Merci. C’est sans doute, pour moi, une étape que je considérais comme très importante après l’obtention de ma Licence ès Lettres Modernes. Après avoir passé des jours sans repos et des nuits sans sommeil, en compagnie de recueils de poèmes, d’essais et d’articles sur la poésie, j’étais prêt à donner le meilleur de moi-même. Et pour tout étudiant, voir ses travaux acceptés en ce jour ultime, comme c’est le cas pour moi aujourd’hui, est une source de bonheur inestimable. Ainsi, la joie de cette matinée du 25 juin 2025 a été, pour moi, profondément thérapeutique. Elle est venue apaiser les difficultés rencontrées tout au long de mes recherches et rassurer ma famille ainsi que mes amis qu’ils n’avaient pas tort de croire en moi et de me soutenir. La plus grande joie, c’est cela, c’est voir aussi les autres être fiers de nous après une réussite.
Pourquoi avez-vous choisi de travailler sur la poésie béninoise contemporaine, un domaine encore peu exploré dans la recherche universitaire ?
Votre constat est très pertinent. J’ai en effet choisi ce domaine de recherche parce que la poésie béninoise contemporaine reste encore peu explorée dans les études universitaires, en particulier dans ses dimensions identitaires et socio-culturelles, pourtant si riches et actuelles.

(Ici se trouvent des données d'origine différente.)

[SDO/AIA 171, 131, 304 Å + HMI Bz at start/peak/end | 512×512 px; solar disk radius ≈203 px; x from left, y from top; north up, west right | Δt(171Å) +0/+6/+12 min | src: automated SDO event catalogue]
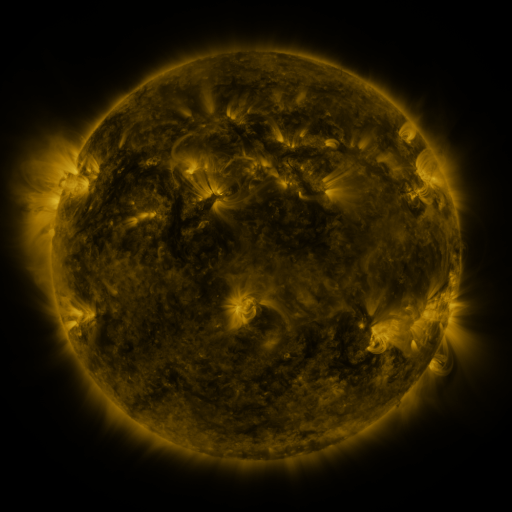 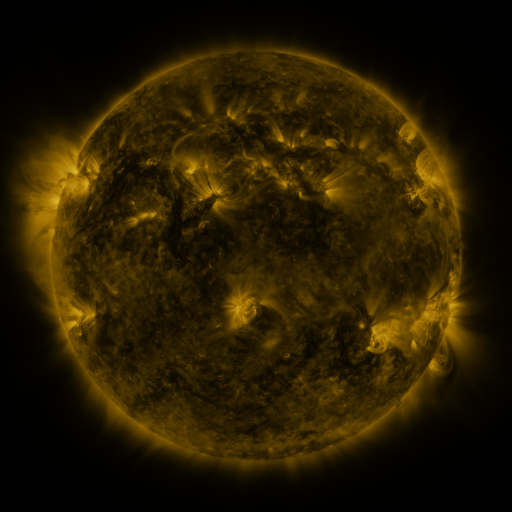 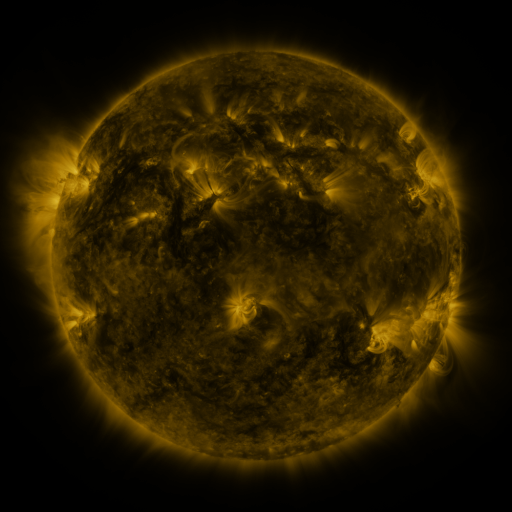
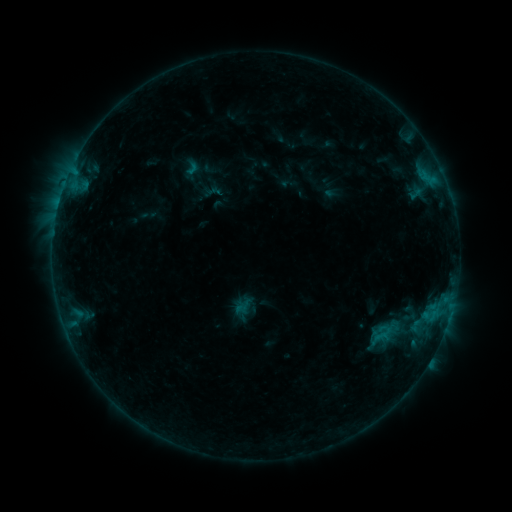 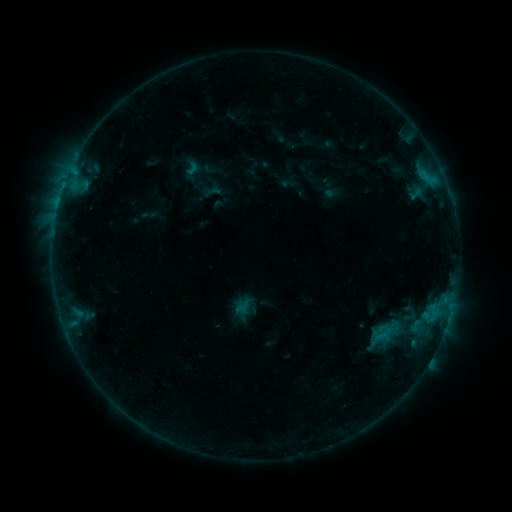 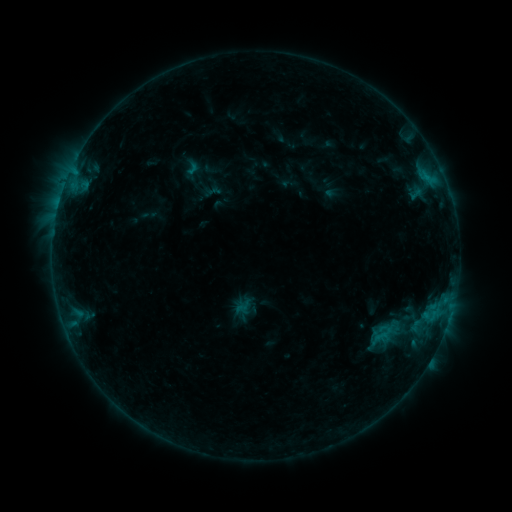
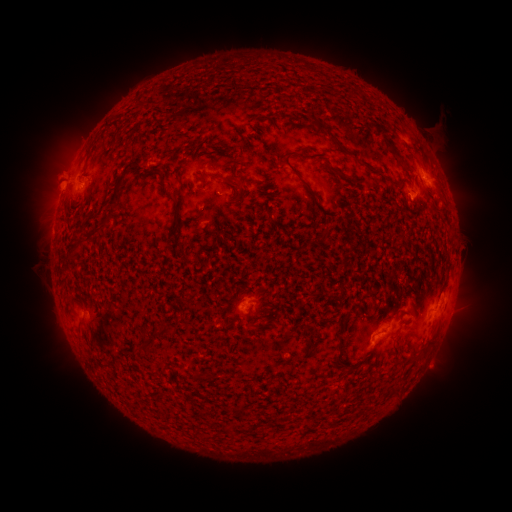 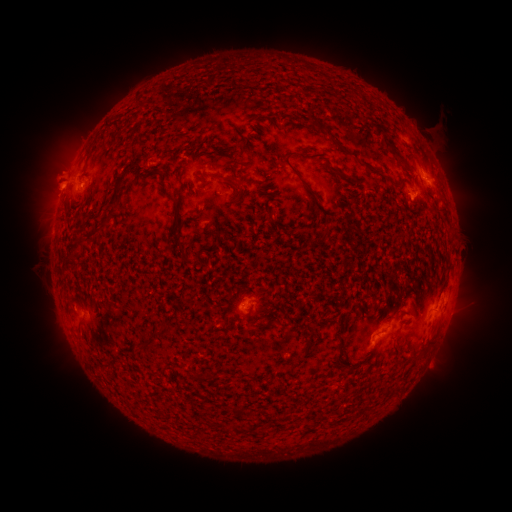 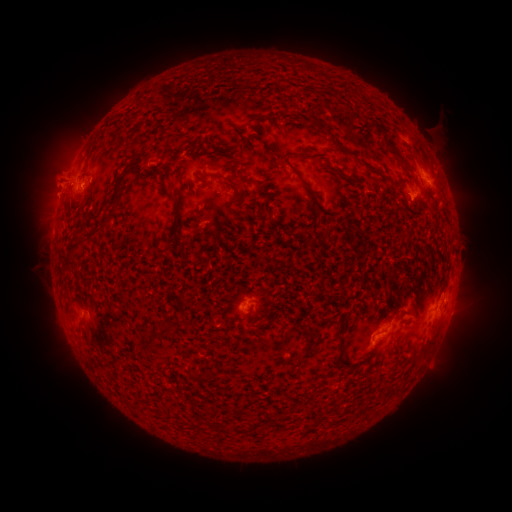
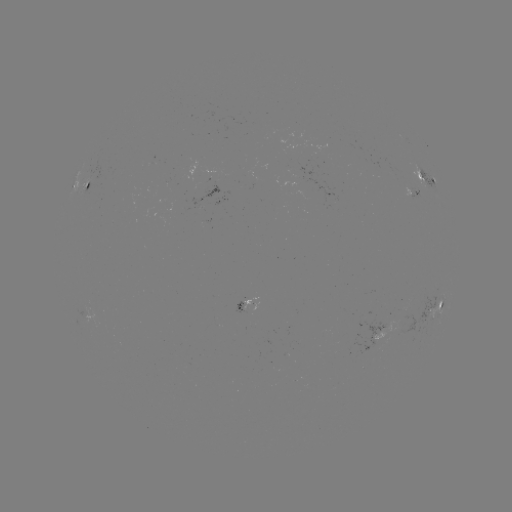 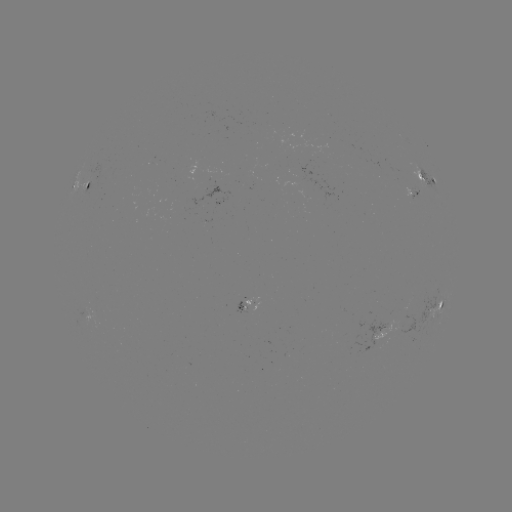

Il faut aussi dire que je nourris une grande admiration pour ce genre littéraire. C’est pourquoi j’apprécie tant les poèmes dans lesquels respire une véritable âme poétique. C’est d’ailleurs ce qui m’avait déjà poussé, dès ma Licence, à m’intéresser à la poésie. À mes yeux, elle est le genre littéraire par excellence, le plus représentatif de l’humain. Même à travers les autres formes littéraires, elle demeure présente. C’est aussi elle qui donne une saveur particulière aux récits, notamment dans l’art de la narratologie. Cela se confirme d’ailleurs dans ma propre bibliographie. J’ai déjà écrit plusieurs recueils de poèmes, parmi lesquels figurent Les Perles de sa hanche, La Main noire au sommet du fleuve (coécrit avec Xavier Zato) et Silence d’ici, silence d’ailleurs, tous officiellement publiés.

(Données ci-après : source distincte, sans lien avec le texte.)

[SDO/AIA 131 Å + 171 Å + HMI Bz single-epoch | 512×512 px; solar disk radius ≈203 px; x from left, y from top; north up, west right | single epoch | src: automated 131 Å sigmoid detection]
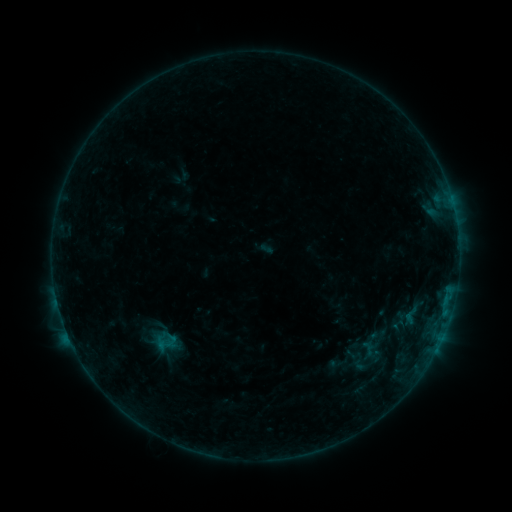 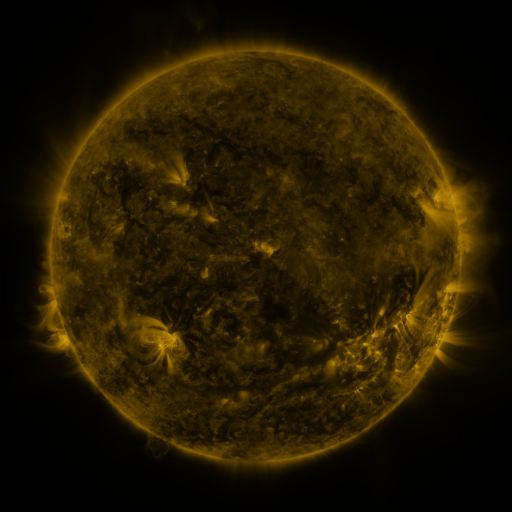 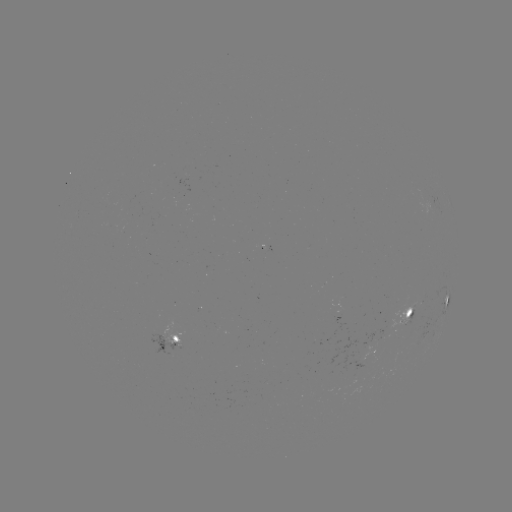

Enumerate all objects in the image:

Le titre de votre mémoire est dense et évocateur. Comment avez-vous sélectionné ces deux auteurs, Armand K. Adjagbo et Louis-Mesmin Glèlè ?
À travers les écrits de ces deux poètes, Armand K. Adjagbo et Louis-Mesmin Glèlè – qui figurent d’ailleurs parmi les sages poètes du Bénin – j’ai découvert une écriture marquée par la simplicité, la justesse et un sincère attachement à nos valeurs identitaires. Ils n’écrivent pas pour écrire. Les œuvres qu’ils offrent à nos sociétés sont mûrement réfléchies, solidement construites, et d’une grande richesse intellectuelle et culturelle. Ce sont, à mon sens, des modèles à suivre. Ainsi, pour leur rendre hommage et reconnaître leur apport inestimable à la littérature béninoise, il m’a semblé naturel – voire nécessaire – d’orienter mes recherches vers leur travail. Cela s’est imposé à moi comme un impératif, car si nous voulons continuer à faire vivre notre littérature, il faut suivre ce chemin, celui de la valorisation des écrits authentiques. Il faut, comme le dit si bien l’adage, « tisser la nouvelle corde au bout de l’ancienne ».
Que représentent pour vous les œuvres Délices d’épices, Slamodrome et Souffles du silence Je marche vers moi-même dans le paysage littéraire béninois ?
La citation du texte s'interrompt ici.